The popularity of smartphones, has resulted in many individuals and companies approaching me with ideas for mobile development. Some people aren’t from the mobile ecosystem or even from a software development background. These people ask how they can go about developing a mobile idea.
These tips will hopefully help you see mobile from a developer’s point of view and hence gain a head start. This primer is suitable for a range of people…
- Entrepreneurs and business owners considering mobile development
- Students learning about mobile
- Analysts wanting to understand mobile development
- Investors wishing to learn about the mobile development process
1. Check Your Idea is Feasible
It’s too easy to buy into an idea and commit significant resources only to find very late on that it’s overly difficult or impossible to implement. Do research upfront. Test risky areas. Consider creating a low cost proof of concept exercising risky areas. Fail early, not later. Related to technical feasibility is the choice of mobile platform…

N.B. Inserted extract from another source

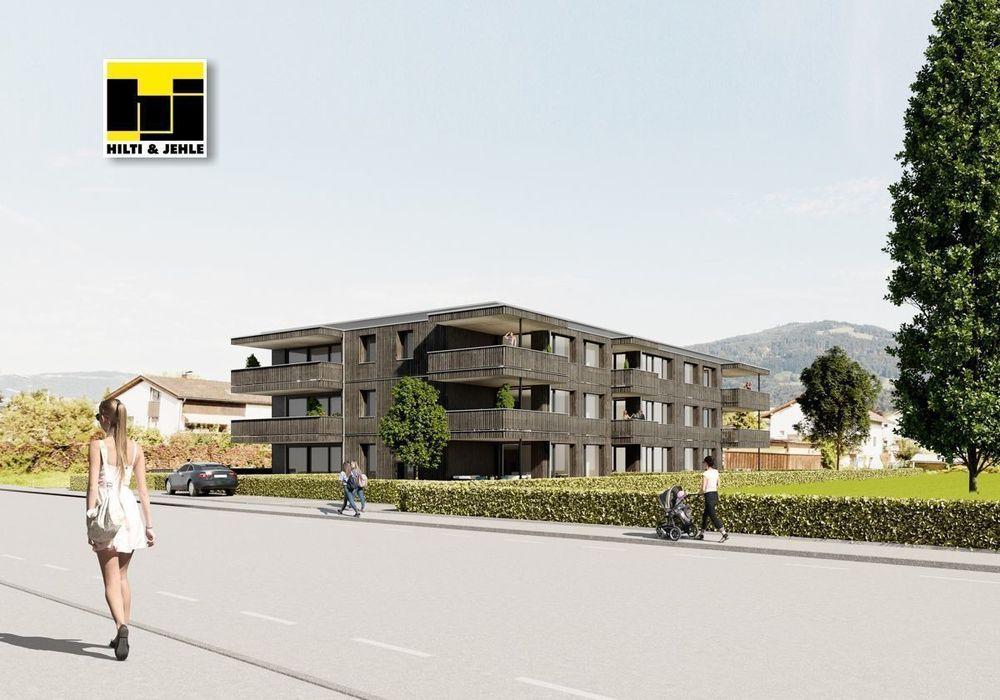 Außengebäude mit Bergblick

2. Choose Your Mobile Platform(s)
These days you will be choosing one or more of Android, iOS or web based or hybrid. The main factors are the type of app, geography (some platforms are more popular in some countries than others), demographics (e.g. some platforms are used more by enterprise or by particular age groups) or the market (some platforms have better routes to market or better monetisation).

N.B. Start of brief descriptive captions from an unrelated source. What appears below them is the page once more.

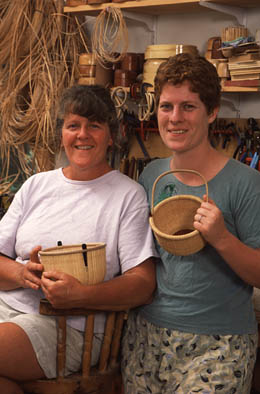 Karol Lindquist and Timalyne Frazier, Nantucket lightship basketry, 2002; Nantucket, Massachusetts; Photography by Jeffrey Allen
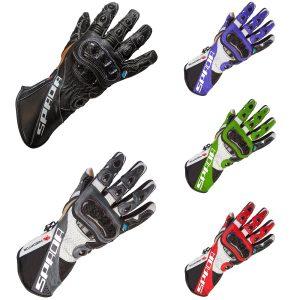Spada Predator 2 Gloves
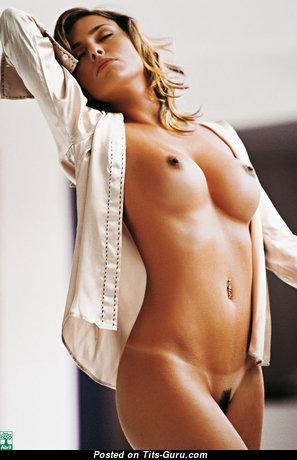 Danielle.sobreira - The Best Naked Brunette (Sex Photo)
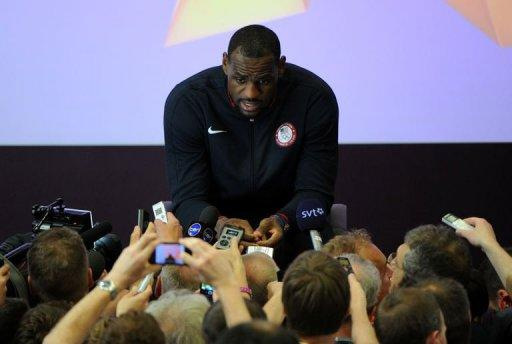 LeBron James of the 2012 USA Basketball Men's National Team attends a press conference in London. James, Kobe Bryant and other NBA stars are pleading their case to keep the Olympics from becoming a 23-and-under event but there are indications the superstars' advice is falling upon deaf ears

Take a survey of your intended users’ device types and in some cases their future purchase intentions. Don’t just assume your intended users use the phone type you use. Understand that there are some projects that only work on Android and others that while they will work on iOS, the won’t pass Apple app review.
3. Start Creating a Business Model and Determine a Business Process
Just because your idea’s an app or mobile web site doesn’t mean you don’t need a business model. Take a look at Business Model Generation and start filling your key activities, partners, resources, cost structure, customer relationships, segments, value propositions, channels and revenue streams as you work through this primer.
Research Lean and Agile and determine your business process strategy based on your business needs. You might also like to take a look at the Lean Canvas which is a lean version of the business model generation mentioned above.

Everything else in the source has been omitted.